Subsequently, five young men, Horace Ida, Henry Chang, Joseph Kahahawai, Benny Ahakuelo, and David Takai, two of Hawaiian ancestry, two of Japanese ancestry, and one of half Chinese/Hawaiian ancestry, who were initially arrested for assaulting a Hawaiian woman, Agnes Peeples, earlier that same night were later also charged with the rape of Massie. Joseph Kahahawai, a boxer, admitted to the earlier assault on Peeples, whom he had slugged and knocked over during a road rage incident at King and Liliha Streets, but all defendants denied having been involved in the assault on Mrs. Massie. The men were represented by two of the foremost criminal lawyers in the islands, William Heen and William B. Pittman, and the mixed-race jury deadlocked along racial lines. The five defendants were released on bail to await retrial at a later date.
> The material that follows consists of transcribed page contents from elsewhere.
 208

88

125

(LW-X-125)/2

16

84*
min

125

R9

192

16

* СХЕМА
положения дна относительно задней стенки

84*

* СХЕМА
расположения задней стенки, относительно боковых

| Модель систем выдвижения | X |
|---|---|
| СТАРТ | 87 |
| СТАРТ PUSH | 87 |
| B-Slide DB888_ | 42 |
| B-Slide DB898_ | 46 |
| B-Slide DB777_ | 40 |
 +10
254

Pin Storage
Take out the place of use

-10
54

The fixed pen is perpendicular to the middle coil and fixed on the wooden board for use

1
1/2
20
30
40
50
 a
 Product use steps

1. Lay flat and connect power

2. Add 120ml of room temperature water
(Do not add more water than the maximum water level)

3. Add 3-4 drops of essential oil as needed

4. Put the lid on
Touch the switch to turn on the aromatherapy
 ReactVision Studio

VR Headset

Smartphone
Thalia's mother, Grace Fortescue, was deeply disturbed by the release of the defendants and many U.S. Navy personnel at Pearl Harbor were outraged. A short time later, Joseph Kahahawai was abducted when leaving the courthouse after a probation hearing and was found, shot dead, in the back seat of Grace Fortescue's car. Defended by attorney Clarence Darrow of Scopes Monkey Trial fame, Fortescue, Thalia's husband Thomas Massie, and two Navy sailors were eventually tried and convicted of manslaughter in the death of Kahahawai. Originally sentenced to 10 years, their sentence was commuted to one hour in the executive chambers of Governor Lawrence Judd of the Territory of Hawaii.

Thomas and Thalia Massie divorced on February 23, 1934, in Reno, Nevada. In 1953, at the age of 42, Thalia married 21-year-old Robert Thomlinson Uptigrove. They divorced in 1955. She died of an overdose of barbiturate pills in Palm Beach, Florida, on July 3, 1963.